Edmund del Guercio

Personal information
- Nickname: Ned
- Born: March 9, 1983 (age 43)

Sport
- Sport: Rowing
- Club: USRowing Princeton Training Center

Medal record
Men's rowing
Representing United States
World Championships
| Gold medal – first place | 2007 Munich | Coxed four |
| Gold medal – first place | 2008 Ottensheim | Lwt eight |
Pan American Games
| Gold medal – first place | 2007 Rio de Janeiro | Eight |

= Edmund del Guercio =

American rower (born 1983)

Edmund "Ned" DelGuercio (born March 9, 1983) is an American coxswain. He won the gold medal at the 2008 World Rowing Championships in Ottensheim in the Men's Lightweight eight.

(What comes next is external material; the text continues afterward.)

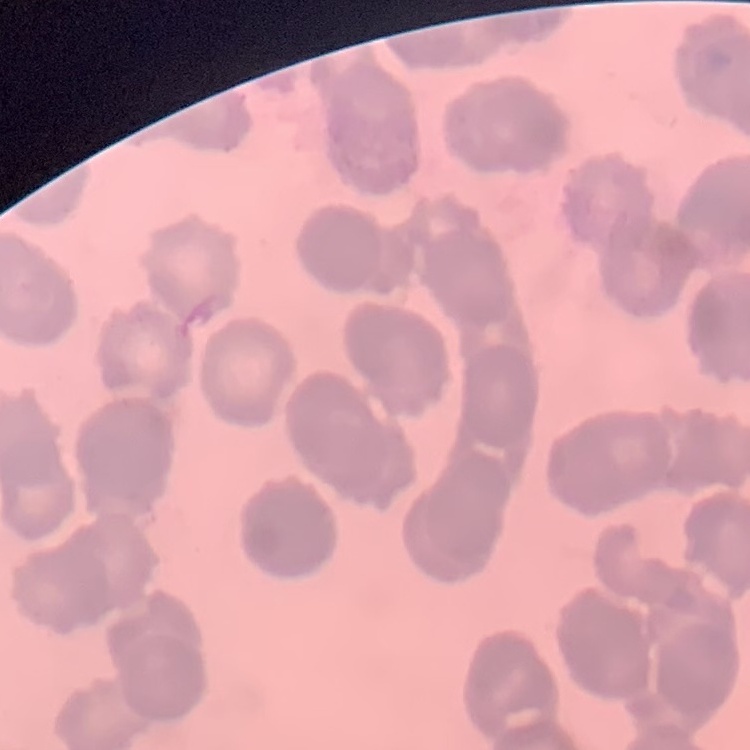

The erythrocytes exhibit rouleaux formation. Square crop of a larger photomicrograph. Field's or Giemsa stain. Thin blood film.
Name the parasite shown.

He won the gold medal at the 2007 World Rowing Championships in Munich with the United States Men's Coxed Four, and the gold medal at the Pan American Games in Rio de Janeiro in the Men's Eight that same year.

DelGuercio was on six USA World Championship Teams (2001, 2007, 2008, 2009, 2010, 2011), two Lucerne World Cup teams (2010, 2011), three Henley Royal Regatta teams as a competitor (2005, 2010, 2011), and two as a coach for Yale University (2016, 2022). Invited to two Olympic Selection camps (2008, 2012).

Started rowing in 1997 at Saint Joseph's Prep and the Pennsylvania Athletics Club.